Science

132 Stone Age genomes near Paris link plague to Europe’s Neolithic collapse

Peter Finch

A single Stone Age tomb 50 kilometres north of Paris now anchors one of Europe’s most stubborn archaeological puzzles. Researchers sequenced full genomes from 132 individuals buried inside the megalithic gallery at Bury and found two genetically distinct populations stacked in the same chamber, separated by an apparent abandonment. The community that returned to bury its dead there centuries later was not descended from the one that left.

The burials fall into two phases. The first runs roughly from 3200 to 3100 BC. The second resumes around 2900 BC and continues until about 2450 BC. The gap between them lines up with a broader signal that archaeologists have flagged for years: empty cemeteries, forest regrowth on once-farmed land, and shrinking settlement counts across France, Germany, Scandinavia and the British Isles around 3000 BC. Genomic continuity across that boundary is what nobody had been able to test directly. At Bury, there is no continuity.
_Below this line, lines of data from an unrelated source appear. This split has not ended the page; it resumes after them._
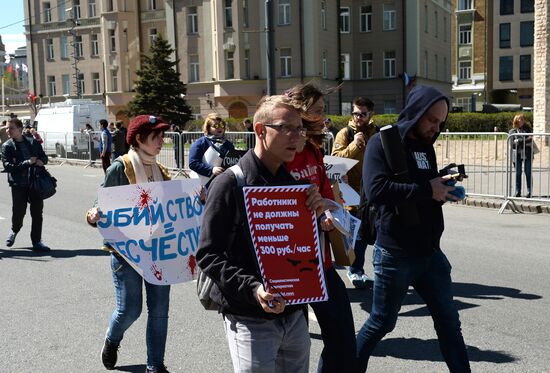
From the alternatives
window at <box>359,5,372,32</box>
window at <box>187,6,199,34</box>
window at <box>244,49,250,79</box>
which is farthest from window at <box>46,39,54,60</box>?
window at <box>359,5,372,32</box>

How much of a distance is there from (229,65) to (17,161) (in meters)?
38.0

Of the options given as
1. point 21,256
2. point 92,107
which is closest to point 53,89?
point 92,107

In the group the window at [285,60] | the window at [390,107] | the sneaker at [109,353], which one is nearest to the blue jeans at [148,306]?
the sneaker at [109,353]

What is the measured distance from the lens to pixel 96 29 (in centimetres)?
5922

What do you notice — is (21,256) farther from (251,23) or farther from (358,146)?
(251,23)

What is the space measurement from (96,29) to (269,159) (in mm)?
59770

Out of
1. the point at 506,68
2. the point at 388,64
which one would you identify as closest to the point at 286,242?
the point at 388,64

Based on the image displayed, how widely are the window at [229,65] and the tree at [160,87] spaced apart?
3.60 meters

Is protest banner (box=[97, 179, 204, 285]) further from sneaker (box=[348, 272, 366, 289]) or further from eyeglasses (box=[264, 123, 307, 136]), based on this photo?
sneaker (box=[348, 272, 366, 289])

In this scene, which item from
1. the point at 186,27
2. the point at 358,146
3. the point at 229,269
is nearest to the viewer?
the point at 229,269

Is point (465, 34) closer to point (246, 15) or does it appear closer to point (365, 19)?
point (365, 19)

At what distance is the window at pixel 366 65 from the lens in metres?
52.4

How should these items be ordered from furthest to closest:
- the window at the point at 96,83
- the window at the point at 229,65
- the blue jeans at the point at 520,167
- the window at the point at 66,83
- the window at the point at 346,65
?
the window at the point at 66,83
the window at the point at 96,83
the window at the point at 346,65
the window at the point at 229,65
the blue jeans at the point at 520,167

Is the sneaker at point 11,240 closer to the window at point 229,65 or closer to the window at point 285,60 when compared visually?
the window at point 285,60
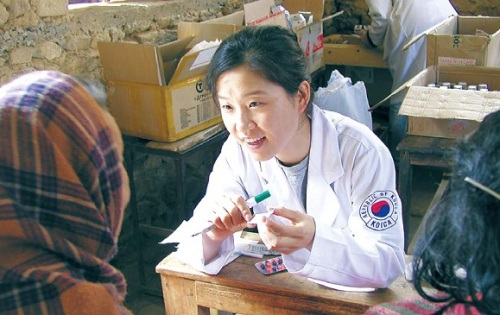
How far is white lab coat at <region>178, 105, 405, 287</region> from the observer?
1459 mm

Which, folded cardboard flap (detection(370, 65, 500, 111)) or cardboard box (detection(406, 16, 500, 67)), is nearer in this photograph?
folded cardboard flap (detection(370, 65, 500, 111))

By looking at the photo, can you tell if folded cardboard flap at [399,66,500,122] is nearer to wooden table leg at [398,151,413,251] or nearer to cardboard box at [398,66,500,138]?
cardboard box at [398,66,500,138]

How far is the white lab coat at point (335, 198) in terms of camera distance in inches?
57.4

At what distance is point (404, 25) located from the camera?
395 cm

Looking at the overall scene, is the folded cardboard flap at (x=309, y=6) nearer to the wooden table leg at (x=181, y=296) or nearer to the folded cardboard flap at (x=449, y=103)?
the folded cardboard flap at (x=449, y=103)

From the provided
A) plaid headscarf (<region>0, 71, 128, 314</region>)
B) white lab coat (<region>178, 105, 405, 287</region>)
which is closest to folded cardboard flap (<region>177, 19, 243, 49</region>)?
white lab coat (<region>178, 105, 405, 287</region>)

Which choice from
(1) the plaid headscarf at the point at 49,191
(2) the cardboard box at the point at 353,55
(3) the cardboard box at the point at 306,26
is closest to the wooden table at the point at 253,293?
(1) the plaid headscarf at the point at 49,191

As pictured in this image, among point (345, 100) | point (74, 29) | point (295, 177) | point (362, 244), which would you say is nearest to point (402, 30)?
point (345, 100)

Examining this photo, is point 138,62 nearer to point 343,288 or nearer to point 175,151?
point 175,151

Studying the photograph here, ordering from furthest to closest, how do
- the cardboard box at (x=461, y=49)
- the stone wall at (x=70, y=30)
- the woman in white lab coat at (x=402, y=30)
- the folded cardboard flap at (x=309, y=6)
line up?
the folded cardboard flap at (x=309, y=6), the woman in white lab coat at (x=402, y=30), the cardboard box at (x=461, y=49), the stone wall at (x=70, y=30)

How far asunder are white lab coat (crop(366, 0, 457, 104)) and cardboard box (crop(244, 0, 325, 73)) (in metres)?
0.41

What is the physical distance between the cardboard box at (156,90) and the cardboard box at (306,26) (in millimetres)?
853

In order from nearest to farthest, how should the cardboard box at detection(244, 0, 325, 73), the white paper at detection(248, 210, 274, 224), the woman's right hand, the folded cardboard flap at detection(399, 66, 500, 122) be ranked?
the white paper at detection(248, 210, 274, 224) < the woman's right hand < the folded cardboard flap at detection(399, 66, 500, 122) < the cardboard box at detection(244, 0, 325, 73)

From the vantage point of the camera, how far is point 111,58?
2.68 m
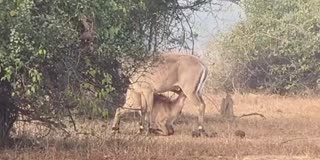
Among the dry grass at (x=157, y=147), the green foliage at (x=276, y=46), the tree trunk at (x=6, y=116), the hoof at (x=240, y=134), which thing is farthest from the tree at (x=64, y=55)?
the green foliage at (x=276, y=46)

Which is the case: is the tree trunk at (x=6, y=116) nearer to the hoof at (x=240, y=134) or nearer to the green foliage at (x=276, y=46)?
the hoof at (x=240, y=134)

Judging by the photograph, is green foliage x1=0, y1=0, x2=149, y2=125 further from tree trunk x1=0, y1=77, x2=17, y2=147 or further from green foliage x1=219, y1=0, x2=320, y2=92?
green foliage x1=219, y1=0, x2=320, y2=92

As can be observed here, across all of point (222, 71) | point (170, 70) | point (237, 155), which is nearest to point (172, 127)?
point (170, 70)

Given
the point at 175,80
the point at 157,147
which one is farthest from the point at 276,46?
the point at 157,147

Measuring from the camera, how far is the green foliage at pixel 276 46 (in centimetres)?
2577

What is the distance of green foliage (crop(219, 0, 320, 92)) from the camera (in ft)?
84.5

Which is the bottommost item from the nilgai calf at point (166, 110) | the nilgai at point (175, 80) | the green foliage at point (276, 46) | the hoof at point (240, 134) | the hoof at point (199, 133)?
the hoof at point (199, 133)

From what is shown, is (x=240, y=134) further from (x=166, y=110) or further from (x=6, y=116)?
(x=6, y=116)

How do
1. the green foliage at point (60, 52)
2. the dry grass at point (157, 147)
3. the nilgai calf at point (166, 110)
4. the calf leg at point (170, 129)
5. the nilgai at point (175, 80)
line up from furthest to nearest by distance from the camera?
the nilgai at point (175, 80) → the nilgai calf at point (166, 110) → the calf leg at point (170, 129) → the dry grass at point (157, 147) → the green foliage at point (60, 52)

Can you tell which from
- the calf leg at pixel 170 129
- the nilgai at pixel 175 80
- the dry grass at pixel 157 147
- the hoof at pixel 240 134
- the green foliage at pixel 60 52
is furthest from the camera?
the nilgai at pixel 175 80

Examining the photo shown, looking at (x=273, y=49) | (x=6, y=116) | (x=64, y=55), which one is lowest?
(x=6, y=116)

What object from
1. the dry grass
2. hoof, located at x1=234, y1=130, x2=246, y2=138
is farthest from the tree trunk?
hoof, located at x1=234, y1=130, x2=246, y2=138

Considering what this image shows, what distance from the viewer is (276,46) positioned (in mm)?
26797

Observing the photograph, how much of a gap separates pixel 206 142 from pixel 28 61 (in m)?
4.04
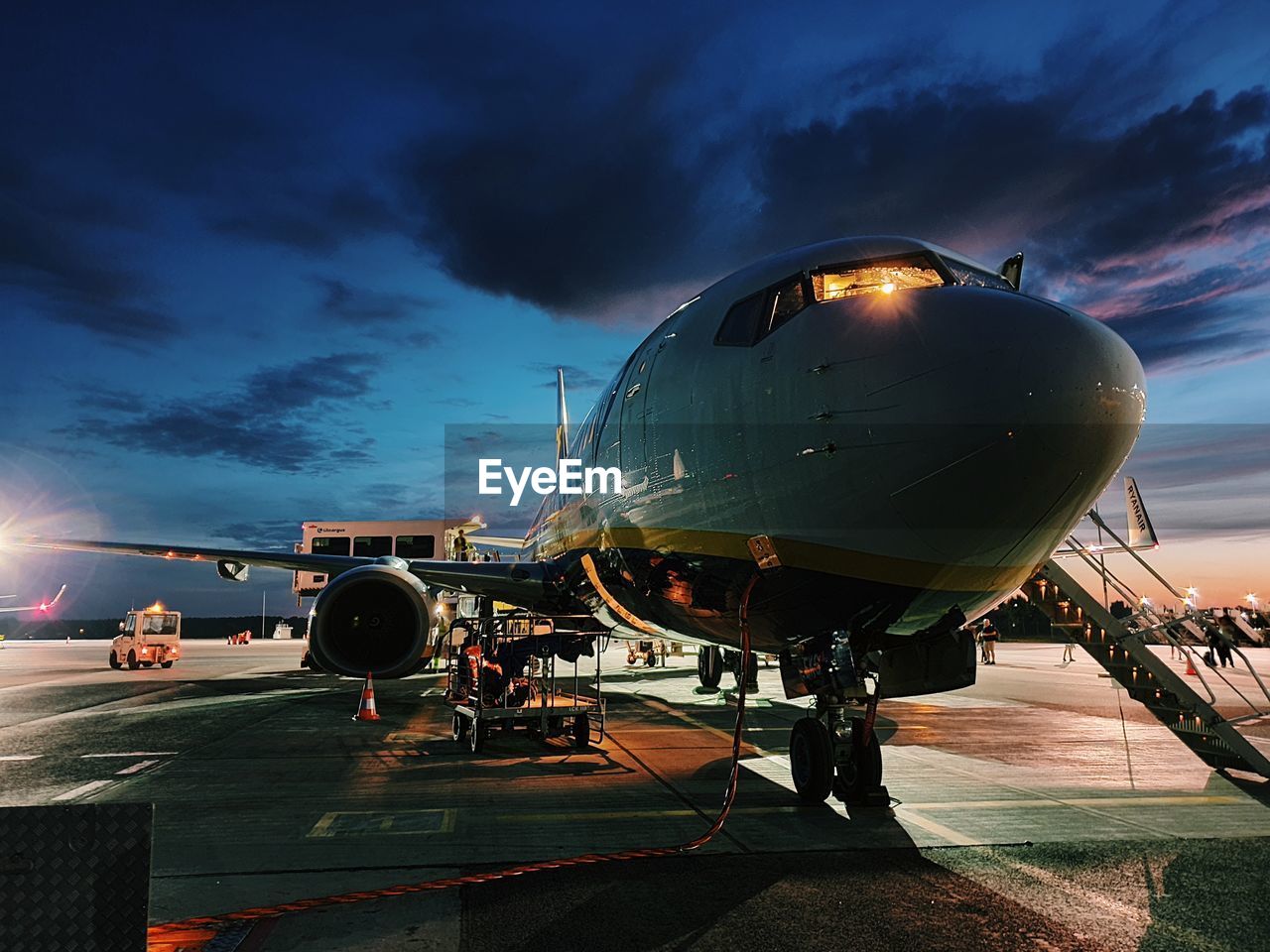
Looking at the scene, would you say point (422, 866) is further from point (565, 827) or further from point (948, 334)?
point (948, 334)

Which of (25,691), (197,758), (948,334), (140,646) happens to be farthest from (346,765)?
(140,646)

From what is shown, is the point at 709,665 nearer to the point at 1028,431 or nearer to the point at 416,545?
the point at 1028,431

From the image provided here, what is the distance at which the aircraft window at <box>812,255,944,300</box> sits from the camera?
5914 mm

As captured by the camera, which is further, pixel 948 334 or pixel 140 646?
pixel 140 646

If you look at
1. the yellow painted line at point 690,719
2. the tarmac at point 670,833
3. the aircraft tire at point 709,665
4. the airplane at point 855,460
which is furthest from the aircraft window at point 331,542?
the airplane at point 855,460

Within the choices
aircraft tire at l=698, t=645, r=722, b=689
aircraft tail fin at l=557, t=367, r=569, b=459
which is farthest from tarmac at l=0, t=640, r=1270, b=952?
aircraft tail fin at l=557, t=367, r=569, b=459

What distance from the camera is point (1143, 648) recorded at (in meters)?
8.89

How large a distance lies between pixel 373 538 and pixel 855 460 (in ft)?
102

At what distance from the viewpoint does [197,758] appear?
9.59 m

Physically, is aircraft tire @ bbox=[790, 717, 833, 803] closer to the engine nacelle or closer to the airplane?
the airplane

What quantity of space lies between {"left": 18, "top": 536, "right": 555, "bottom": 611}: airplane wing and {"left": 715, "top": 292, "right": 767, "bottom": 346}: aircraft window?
21.2 ft

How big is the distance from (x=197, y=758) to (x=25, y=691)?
12.3 meters

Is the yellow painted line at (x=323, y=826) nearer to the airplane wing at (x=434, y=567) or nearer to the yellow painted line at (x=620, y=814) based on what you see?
the yellow painted line at (x=620, y=814)

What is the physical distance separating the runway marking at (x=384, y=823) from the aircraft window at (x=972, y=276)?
561 cm
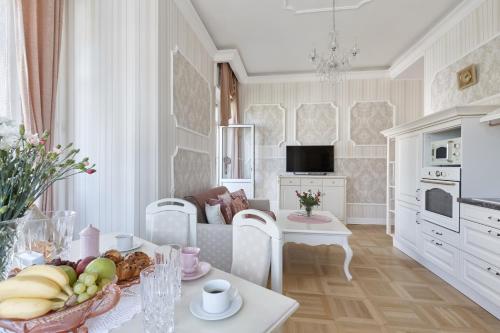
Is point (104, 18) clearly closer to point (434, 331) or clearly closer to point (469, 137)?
point (469, 137)

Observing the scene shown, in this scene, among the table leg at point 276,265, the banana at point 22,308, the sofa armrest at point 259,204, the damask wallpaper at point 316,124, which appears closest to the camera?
the banana at point 22,308

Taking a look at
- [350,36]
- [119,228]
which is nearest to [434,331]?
[119,228]

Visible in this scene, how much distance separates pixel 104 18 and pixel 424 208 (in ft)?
12.4

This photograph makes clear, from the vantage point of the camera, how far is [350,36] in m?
3.53

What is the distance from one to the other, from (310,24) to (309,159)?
2487 millimetres

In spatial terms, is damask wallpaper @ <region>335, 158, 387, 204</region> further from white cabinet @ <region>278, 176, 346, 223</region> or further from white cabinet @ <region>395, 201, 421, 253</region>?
white cabinet @ <region>395, 201, 421, 253</region>

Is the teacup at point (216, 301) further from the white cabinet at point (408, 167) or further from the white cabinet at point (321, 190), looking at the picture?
the white cabinet at point (321, 190)

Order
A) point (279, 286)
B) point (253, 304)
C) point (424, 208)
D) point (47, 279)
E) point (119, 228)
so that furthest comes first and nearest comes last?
1. point (424, 208)
2. point (119, 228)
3. point (279, 286)
4. point (253, 304)
5. point (47, 279)

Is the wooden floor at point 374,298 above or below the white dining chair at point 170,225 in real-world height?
below

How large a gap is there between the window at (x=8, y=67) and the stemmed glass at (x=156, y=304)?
1759 millimetres

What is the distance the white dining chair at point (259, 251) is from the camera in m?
1.17

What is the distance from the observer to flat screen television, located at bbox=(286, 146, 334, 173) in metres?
4.94

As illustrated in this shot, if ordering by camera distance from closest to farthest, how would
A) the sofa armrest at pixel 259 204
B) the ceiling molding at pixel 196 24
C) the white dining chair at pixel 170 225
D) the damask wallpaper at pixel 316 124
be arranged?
the white dining chair at pixel 170 225, the ceiling molding at pixel 196 24, the sofa armrest at pixel 259 204, the damask wallpaper at pixel 316 124

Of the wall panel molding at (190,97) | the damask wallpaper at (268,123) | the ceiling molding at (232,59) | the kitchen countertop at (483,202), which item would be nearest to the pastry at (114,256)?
the wall panel molding at (190,97)
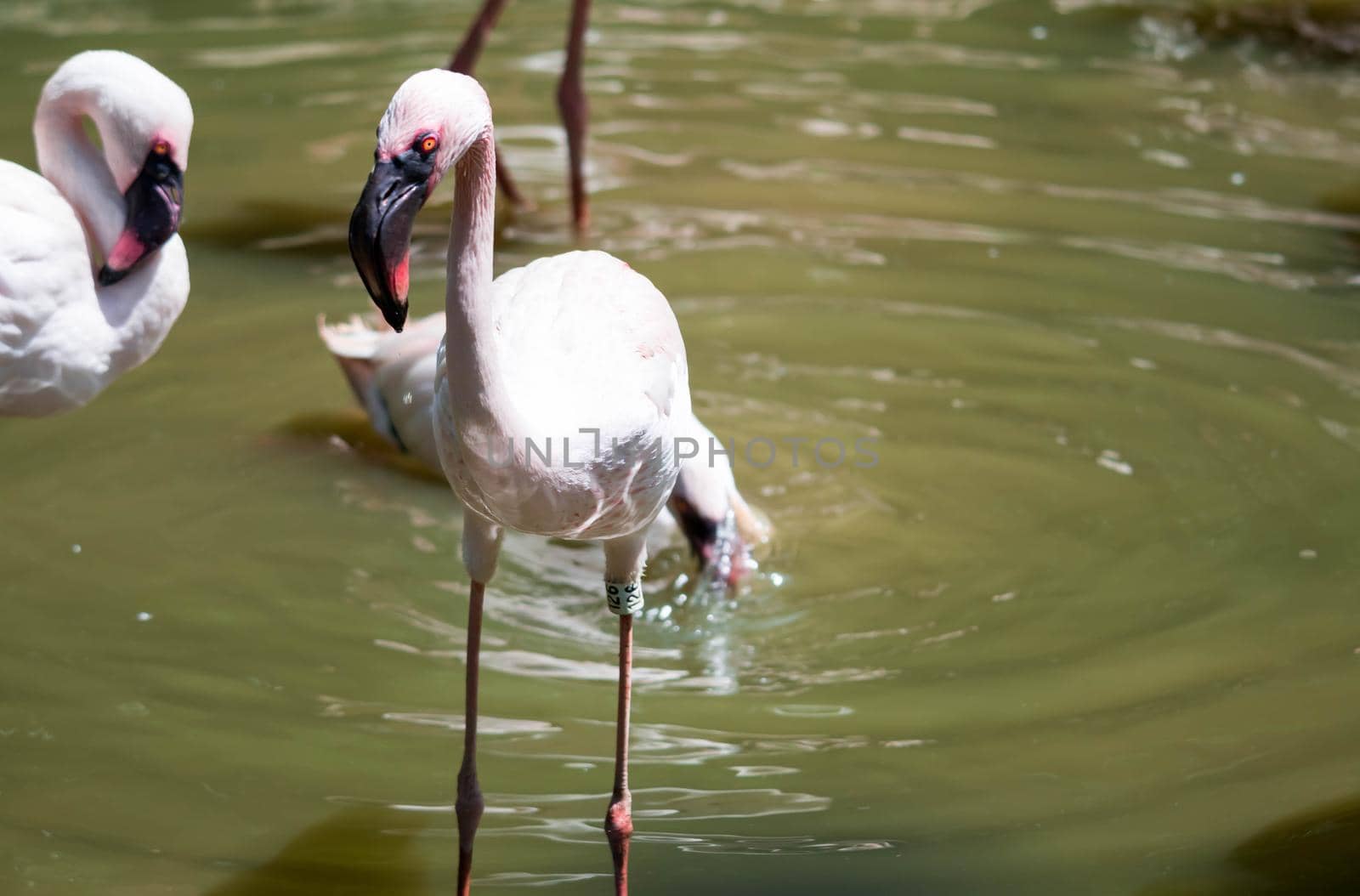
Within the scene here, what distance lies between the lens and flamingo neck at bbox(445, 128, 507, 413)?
184 centimetres

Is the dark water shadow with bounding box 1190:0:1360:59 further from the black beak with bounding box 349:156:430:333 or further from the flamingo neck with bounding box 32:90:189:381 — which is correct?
the black beak with bounding box 349:156:430:333

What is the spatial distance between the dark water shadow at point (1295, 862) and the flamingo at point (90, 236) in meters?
2.17

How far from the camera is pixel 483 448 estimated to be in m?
1.91

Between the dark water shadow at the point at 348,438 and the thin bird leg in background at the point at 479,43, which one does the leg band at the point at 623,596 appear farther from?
the thin bird leg in background at the point at 479,43

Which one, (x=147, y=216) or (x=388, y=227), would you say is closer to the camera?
(x=388, y=227)

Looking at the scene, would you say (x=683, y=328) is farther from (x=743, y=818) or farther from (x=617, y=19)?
(x=617, y=19)

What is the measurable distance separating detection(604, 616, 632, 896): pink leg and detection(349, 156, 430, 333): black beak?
90cm

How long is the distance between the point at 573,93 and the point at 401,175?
358 cm

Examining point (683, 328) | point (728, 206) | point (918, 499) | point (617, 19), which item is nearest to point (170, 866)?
point (918, 499)

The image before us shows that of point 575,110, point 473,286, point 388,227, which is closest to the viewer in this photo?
point 388,227

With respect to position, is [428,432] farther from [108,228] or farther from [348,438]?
[108,228]

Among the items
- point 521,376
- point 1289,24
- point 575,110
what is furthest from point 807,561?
point 1289,24

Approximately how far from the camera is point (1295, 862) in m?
2.38

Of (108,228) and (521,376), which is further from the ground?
(521,376)
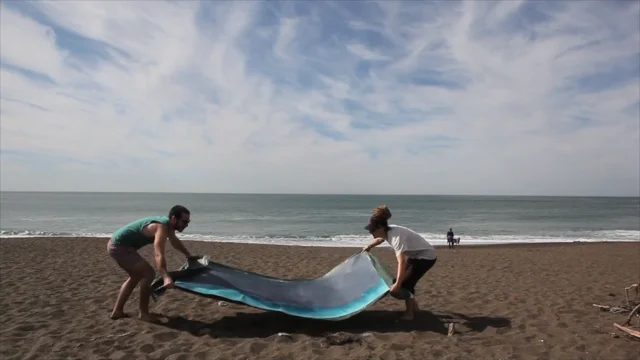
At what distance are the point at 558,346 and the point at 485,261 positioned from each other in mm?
8356

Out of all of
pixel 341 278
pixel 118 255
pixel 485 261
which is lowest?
pixel 485 261

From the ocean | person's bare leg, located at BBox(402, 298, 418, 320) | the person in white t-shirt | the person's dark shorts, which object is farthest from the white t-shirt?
the ocean

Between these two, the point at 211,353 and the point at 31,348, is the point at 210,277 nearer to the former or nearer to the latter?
the point at 211,353

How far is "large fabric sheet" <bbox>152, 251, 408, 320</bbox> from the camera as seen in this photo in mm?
4707

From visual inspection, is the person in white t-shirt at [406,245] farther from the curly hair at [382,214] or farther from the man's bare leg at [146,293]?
the man's bare leg at [146,293]

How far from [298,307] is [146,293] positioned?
1720mm

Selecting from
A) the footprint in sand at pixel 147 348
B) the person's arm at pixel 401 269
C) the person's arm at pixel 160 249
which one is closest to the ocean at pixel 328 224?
the person's arm at pixel 401 269

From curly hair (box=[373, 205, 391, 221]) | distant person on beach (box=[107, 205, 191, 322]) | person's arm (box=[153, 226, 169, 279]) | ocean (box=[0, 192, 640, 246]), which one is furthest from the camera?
ocean (box=[0, 192, 640, 246])

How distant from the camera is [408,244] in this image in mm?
5039

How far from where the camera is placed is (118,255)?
4660 mm

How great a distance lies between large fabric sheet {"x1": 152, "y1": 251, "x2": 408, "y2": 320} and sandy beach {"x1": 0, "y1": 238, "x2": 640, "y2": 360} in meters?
0.22

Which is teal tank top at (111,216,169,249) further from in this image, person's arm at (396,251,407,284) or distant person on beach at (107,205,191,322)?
person's arm at (396,251,407,284)

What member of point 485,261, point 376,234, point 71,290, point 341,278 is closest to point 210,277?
point 341,278

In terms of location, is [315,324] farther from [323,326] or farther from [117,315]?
[117,315]
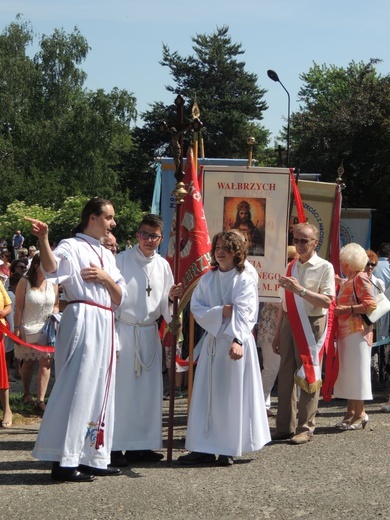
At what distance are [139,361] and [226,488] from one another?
57.4 inches

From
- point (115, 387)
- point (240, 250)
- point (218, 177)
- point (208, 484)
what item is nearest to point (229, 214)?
point (218, 177)

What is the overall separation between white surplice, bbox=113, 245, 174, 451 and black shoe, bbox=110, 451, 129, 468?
0.07m

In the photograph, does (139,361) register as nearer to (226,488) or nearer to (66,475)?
(66,475)

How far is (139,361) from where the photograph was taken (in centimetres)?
812

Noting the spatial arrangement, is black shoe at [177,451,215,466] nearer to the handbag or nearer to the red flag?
the red flag

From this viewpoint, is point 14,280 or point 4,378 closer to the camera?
point 4,378

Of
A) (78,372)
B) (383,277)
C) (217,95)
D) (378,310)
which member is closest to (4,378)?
(78,372)

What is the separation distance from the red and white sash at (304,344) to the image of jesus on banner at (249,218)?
956mm

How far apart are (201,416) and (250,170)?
9.49 feet

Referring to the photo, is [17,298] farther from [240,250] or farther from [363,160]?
[363,160]

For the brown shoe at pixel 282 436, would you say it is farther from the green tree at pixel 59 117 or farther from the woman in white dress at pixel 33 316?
the green tree at pixel 59 117

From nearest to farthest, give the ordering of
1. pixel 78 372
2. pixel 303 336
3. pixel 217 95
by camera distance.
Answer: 1. pixel 78 372
2. pixel 303 336
3. pixel 217 95

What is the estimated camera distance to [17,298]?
10875mm

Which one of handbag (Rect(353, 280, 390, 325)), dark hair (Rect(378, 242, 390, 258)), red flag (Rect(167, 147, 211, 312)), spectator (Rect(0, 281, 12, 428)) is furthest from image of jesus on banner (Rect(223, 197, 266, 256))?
dark hair (Rect(378, 242, 390, 258))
The earlier group looks like the late descendants of Europe’s first farmers, whose ancestors had walked in from Anatolia thousands of years earlier. The later group carries a different ancestry profile, with input from communities further south. Inside the older phase, several individuals’ teeth still hold genetic traces of two infectious diseases: Yersinia pestis, the plague bacterium, and the spirochete that causes relapsing fever. Child and adolescent skeletons are over-represented in that phase, a demographic signature that fits an epidemic rather than ordinary attrition.

For reference, the previous best evidence for a Neolithic die-off was indirect — pollen cores showing forests reclaiming abandoned fields, archaeological counts of dwellings dropping by more than half in some regions. Those data could be read as people moving, not people dying. A 132-genome sample from one site, with plague DNA in the older layer and a genetic break across the gap, narrows the alternatives.

The social architecture also shifts between the two phases. The earlier burials look like multi-generational families laid down together. The later ones cluster around a single male lineage, with women and children attached to that line. That is a pattern recognised across much of Late Neolithic and Early Bronze Age Europe and usually associated with the Corded Ware and Bell Beaker expansions.

A single tomb is still a single tomb. Whether the same break shows up at other Paris Basin sites, and whether plague was the cause of the collapse or only a symptom of populations already in trouble, remains open. The team sequenced teeth from one cemetery, and recovered pathogen DNA from a subset of them. Pathogen survival in ancient teeth is uneven, so absence elsewhere will not be straightforward to interpret.

The Copenhagen-led group, working with French archaeologists, now wants to extend the same approach to other gallery graves in northern France and to compare the genomic signature against contemporaneous sites in Germany. The paper appeared in Nature Ecology & Evolution on 3 April 2026.